_SUPPLIED PASSAGE_.

===

Behind the "tower" room, to the west, is a bedroom wing which appears to be the remnant enclosed northern verandah of an earlier dormitory wing which was destroyed by fire c. 1950s. This has an open verandah along the southern side.

Attached or semi-attached to the rear [west] of the core are a number of weatherboard-clad structures, including kitchen, study, meat house and garage. Most of these have hipped roofs clad with corrugated galvanised iron. The meat house roof is gabled. There are two red- brick chimneys, thought to date to the 1950s, in this section of the homestead.

The main house is set within gardens which include an early carriage path from the south with remnant early hedging; a number of mature trees likely to date to the 19th century; a tennis court in the southwest corner of the garden; and terraces with stone retaining walls along the bank to the creek.

To the west/northwest of the house are a number of outbuildings, which include an early two-storeyed timber barn relocated from its original location closer to the house, and an early single-storeyed two-roomed cottage also formerly located closer to the house.

Between these outbuildings and the main house is an L-shaped timber cottage with a front gable with heavy timber infill. This cottage was formerly part of the northern bedroom wing of the main residence.

===

_INFORMATION PROVIDED_.

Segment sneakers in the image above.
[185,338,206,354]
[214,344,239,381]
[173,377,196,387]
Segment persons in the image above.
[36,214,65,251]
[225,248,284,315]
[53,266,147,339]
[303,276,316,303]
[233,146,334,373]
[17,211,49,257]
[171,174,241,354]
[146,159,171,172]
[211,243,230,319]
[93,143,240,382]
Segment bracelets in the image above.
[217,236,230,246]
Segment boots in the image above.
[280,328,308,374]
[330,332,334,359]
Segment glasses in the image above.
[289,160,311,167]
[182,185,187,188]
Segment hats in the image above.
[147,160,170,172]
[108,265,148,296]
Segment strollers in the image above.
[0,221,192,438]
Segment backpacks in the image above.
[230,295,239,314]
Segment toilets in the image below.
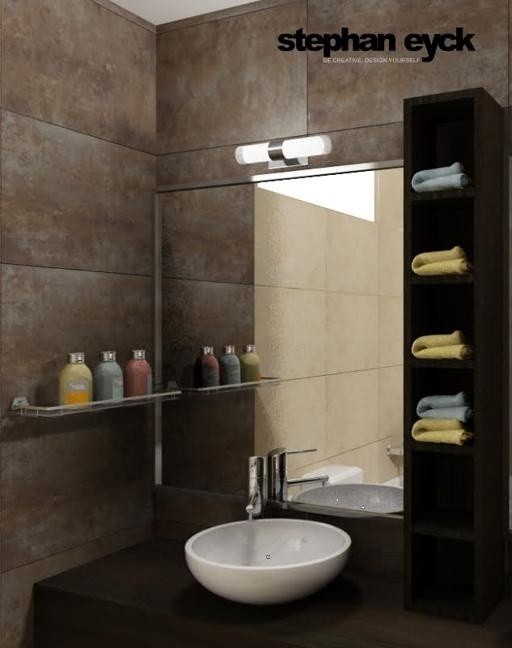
[301,463,363,490]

===

_ASSIGNED TASK_.
Retype the homestead description above word for word, from "Attached or semi-attached" up to and including "to the creek.".

_OUTPUT FOR THIS EXERCISE_.
Attached or semi-attached to the rear [west] of the core are a number of weatherboard-clad structures, including kitchen, study, meat house and garage. Most of these have hipped roofs clad with corrugated galvanised iron. The meat house roof is gabled. There are two red- brick chimneys, thought to date to the 1950s, in this section of the homestead.

The main house is set within gardens which include an early carriage path from the south with remnant early hedging; a number of mature trees likely to date to the 19th century; a tennis court in the southwest corner of the garden; and terraces with stone retaining walls along the bank to the creek.